H Ü K Ü M : Gerekçesi yukarıda açıklandığı üzere;
Davacı vekilinin istinaf başvurusunun yukarıda belirtilen gerekçeler doğrultusunda kabulü ile incelenen kararın HMK’nin 353/1-b maddesinin (2) numaralı alt bendi uyarınca düzeltilmek üzere KALDIRILMASI VE DÜZELTİLEREK YENİDEN ESAS HAKKINDA HÜKÜM KURULMAK suretiyle; (İnfazda tereddüt oluşmaması için itiraz edilmeyen ve kesinleşen kısımlar korunmak suretiyle)
1-Maddi tazminat talebi yönünden KONUSUZ KALAN DAVA HAKKINDA KARAR VERİLMESİNE YER OLMADIĞINA,
2-MANEVİ TAZMİNATIN TAM KABULÜ İLE 30.000,00 TL MANEVİ TAZMİNATIN olay tarihi olan 05.04.2020 tarihinden itibaren işleyecek yasal faiziyle davalılar … ve …’dan müştereken ve müteselsilen alınarak davacıya verilmesine,
İlk Derece Yargılaması Yönünden;
3-Alınması gereken 2.049,30 TL harçtan peşin alınan 102,81 TL harcın mahsubu ile bakiye 1.946,49 TL harcın davalılar … ve …’dan müştereken ve müteselsilen tahsili ile hazineye irat kaydına,
4-Davacının bu dosya için yaptığı 102,81 TL peşin harç, 54,40 TL başvurma harcı, 7,80 TL vekalet harcı olmak üzere toplam 165,01 TL’nin davalılar … ve …’dan müştereken ve müteselsilen tahsili ile davacıya verilmesine,
5-Davacı tarafça yapılan 514,45 TL posta ve tebligat gideri, 723 TL Adli Tıp gideri, 750 TL bilirkişi gideri olmak üzere toplam 1.987,45 TL yargılama giderinin davalılar … ve …’dan müştereken ve müteselsilen tahsili ile davacıya ödenmesine,
6-Arabuluculuk faaliyeti sonunda taraflara ulaşılamaması, taraflar katılmadığı için görüşme yapılamaması veya iki saatten az süren görüşmeler sonunda tarafların anlaşamamaları hâllerinde iki saatlik ücret tutarı tarifenin birinci kısmına göre Adalet Bakanlığı bütçesinden ödendiğinden ve bu ücret ve ayrıca adliye arabuluculuk bürosu tarafından yapılmış zaruri giderler de Adalet Bakanlığı bütçesinden karşılandığından ve bu giderler de yargılama gideri sayıldığından buna göre 2019 yılı tarifesine göre iki saatlik görüşme nedeniyle taraf başına saati 330,00 TL den toplam 1.320,00 TL arabuluculuk ücretinin davalı … ‘dan alınarak Hazine’ye gelir kaydına (harç tahsil müzekkeresi yazılmasına).

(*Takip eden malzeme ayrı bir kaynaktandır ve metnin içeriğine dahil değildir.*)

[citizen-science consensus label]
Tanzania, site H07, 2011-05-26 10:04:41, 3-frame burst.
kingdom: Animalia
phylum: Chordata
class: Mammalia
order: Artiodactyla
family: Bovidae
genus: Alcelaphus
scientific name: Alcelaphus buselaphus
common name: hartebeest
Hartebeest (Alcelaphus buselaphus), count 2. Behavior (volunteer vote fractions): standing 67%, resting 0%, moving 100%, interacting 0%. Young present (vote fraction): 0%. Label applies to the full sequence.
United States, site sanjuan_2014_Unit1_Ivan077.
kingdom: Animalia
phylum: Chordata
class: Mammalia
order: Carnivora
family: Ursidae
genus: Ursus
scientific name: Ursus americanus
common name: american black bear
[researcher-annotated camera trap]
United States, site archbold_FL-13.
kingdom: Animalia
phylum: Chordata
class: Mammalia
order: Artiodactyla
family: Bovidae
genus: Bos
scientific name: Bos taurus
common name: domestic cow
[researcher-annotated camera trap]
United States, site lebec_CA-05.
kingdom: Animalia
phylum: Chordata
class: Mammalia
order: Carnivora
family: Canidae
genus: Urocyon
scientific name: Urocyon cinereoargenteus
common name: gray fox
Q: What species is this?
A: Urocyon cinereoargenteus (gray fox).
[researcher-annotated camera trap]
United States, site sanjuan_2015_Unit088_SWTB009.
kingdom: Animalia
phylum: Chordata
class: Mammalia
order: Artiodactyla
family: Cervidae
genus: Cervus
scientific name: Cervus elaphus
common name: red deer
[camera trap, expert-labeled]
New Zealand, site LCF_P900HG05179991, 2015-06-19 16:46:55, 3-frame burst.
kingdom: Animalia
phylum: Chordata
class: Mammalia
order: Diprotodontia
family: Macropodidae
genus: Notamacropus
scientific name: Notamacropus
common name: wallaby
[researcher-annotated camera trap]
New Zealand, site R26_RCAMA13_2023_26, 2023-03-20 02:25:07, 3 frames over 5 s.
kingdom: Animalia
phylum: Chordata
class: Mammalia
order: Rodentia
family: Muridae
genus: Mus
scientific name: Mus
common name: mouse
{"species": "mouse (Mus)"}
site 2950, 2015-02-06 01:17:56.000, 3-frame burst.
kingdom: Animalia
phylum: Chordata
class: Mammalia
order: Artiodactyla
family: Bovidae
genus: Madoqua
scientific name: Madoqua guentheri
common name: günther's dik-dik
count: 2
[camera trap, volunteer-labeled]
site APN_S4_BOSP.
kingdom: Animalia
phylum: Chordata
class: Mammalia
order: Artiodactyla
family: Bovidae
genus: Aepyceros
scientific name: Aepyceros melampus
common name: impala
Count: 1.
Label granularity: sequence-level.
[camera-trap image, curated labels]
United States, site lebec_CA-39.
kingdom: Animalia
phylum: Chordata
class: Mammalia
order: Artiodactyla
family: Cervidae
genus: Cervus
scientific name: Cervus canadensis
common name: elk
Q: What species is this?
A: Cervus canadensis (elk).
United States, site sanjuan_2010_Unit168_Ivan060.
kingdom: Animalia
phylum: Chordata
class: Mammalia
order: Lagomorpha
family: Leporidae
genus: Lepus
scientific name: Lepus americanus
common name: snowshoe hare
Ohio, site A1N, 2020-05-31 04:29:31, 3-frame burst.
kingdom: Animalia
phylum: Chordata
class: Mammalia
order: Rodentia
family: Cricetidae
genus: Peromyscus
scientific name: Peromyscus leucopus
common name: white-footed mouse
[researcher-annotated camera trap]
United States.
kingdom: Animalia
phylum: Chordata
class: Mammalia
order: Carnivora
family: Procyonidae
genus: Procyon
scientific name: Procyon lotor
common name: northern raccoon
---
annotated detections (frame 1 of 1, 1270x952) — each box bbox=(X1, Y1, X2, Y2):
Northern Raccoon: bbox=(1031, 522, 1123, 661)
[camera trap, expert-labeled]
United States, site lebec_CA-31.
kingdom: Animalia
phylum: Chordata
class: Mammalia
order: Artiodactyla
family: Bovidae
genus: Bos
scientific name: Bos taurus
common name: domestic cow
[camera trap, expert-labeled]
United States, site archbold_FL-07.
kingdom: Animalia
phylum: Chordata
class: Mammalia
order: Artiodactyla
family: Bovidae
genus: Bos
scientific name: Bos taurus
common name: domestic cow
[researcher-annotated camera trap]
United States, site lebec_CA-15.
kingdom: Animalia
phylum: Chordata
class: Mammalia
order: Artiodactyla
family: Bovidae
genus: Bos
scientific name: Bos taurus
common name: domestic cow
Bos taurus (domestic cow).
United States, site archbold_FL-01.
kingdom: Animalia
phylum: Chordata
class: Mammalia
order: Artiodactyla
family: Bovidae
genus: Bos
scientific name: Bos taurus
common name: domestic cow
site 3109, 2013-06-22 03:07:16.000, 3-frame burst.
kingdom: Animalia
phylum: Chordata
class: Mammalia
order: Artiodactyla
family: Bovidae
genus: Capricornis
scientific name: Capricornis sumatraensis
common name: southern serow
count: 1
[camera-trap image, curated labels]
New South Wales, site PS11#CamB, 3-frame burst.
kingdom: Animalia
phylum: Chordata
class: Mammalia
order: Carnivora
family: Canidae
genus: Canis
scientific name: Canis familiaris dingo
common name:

7-Davacı ve davalı tarafın maddi tazminat davası yönünden karşılıklı vekalet ücreti talepleri olmadığından bu konuda karar verilmesine yer olmadığına,
8-Davacı manevi tazminat davasını vekille temsil ettirdiğinden karar tarihinde yürürlükte bulunan AAÜT’ye göre hesap olunan 9.200,00 TL ücreti vekaletin davalılar … ve …’dan müştereken ve müteselsilen tahsili ile davacıya ödenmesine,
9-Davacı taraflarca yatırılan ve dosyada bakiye kalan gider avansının HMK 333 m gereğince karar kesinleştiğinde taraflara iadesine,
İstinaf Yargılaması Yönünden;
10-İstinaf başvurma harcı dışında istinaf peşin harcı olarak alınan istinaf karar harcının talep halinde davacı tarafa iadesine,
11-Davacı tarafça yapılan 220,70 TL istinaf başvuru gideri ile 177 TL posta masrafı olmak üzere toplam 397,70 TL yargılama giderinin davalılardan müştereken ve müteselsilen tahsili ile davacıya verilmesine,
12-İstinaf incelemesi sırasında duruşma açılmadığından vekalet ücreti takdirine yer olmadığına,
13-HMK’nın 359/3. fıkra gereği kararın tebliği ile 302/5. fıkrası gereği harç tahsil müzekkeresi yazılması ve tebliğ işlemlerinin İLK DERECE MAHKEMESİ tarafından yapılmasına,
Dair, 6100 sayılı Hukuk Muhakemeleri Kanunu’nun 362. maddesi gereğince; (238.730,00) Türk Lirasını geçmeyen davalara ilişkin kararlar hakkında temyiz yoluna başvurulamayacağından miktar itibari ile KESİN olmak üzere dosya üzerinde yapılan inceleme sonunda oy birliği ile karar verildi.21/06/2023
Başkan …
e-imzalı
Üye …
e-imzalı
Üye …
e-imzalı
Katip …
e-imzalı
Bu evrak 5070 sayılı Yasa kapsamında elektronik imza ile imzalanmıştır.